Flirting may involve speaking and behaving in a way that suggests greater intimacy than is generally considered appropriate to the relationship or the period that they have known each other, without actually saying or doing anything that breaches any serious social norms. This may be accomplished by communicating a sense of playfulness or irony. Double entendres, with one meaning more formally appropriate and another more suggestive, may be used.

Ethologist Irenaus Eibl Eibesfeldt, found that in places as different as Africa and North America, women do the exact same prolonged stare followed by a head tilt away with a little smile. However, flirting does vary across cultures due to different modes of social etiquette such as how closely people should stand (proxemics), how long to hold eye contact, and so forth.[1]
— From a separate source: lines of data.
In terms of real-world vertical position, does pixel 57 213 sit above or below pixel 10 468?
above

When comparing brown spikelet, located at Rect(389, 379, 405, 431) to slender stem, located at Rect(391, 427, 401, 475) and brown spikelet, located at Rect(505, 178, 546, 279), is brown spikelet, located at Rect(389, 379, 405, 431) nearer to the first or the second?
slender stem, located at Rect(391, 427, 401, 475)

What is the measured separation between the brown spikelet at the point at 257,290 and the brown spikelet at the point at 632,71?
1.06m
People flirt for a number of reasons. It is often used as a precursor for casual sex. Alternatively, some may see flirting as indicating interest in relationship. In other situations, it may be done simply for amusement, with no intention of developing any further relationship. This type of flirting sometimes faces disapproval from others, either because it can be misinterpreted as more serious, or it may be viewed as cheating if the person is already in a romantic relationship with someone else.

Origin and history

The origin of the word flirt is obscure. The Oxford English Dictionary (first edition) associates it with such onomatopoeic words as flit and flick, emphasizing a lack of seriousness; on the other hand, it has been attributed to the old French conter fleurette, which means "to (try to) seduce" by the dropping of flower petals, that is, "to speak sweet nothings". While old-fashioned, this expression is still used in French, often mockingly, but the English gallicism to flirt has made its way and has now become an anglicism.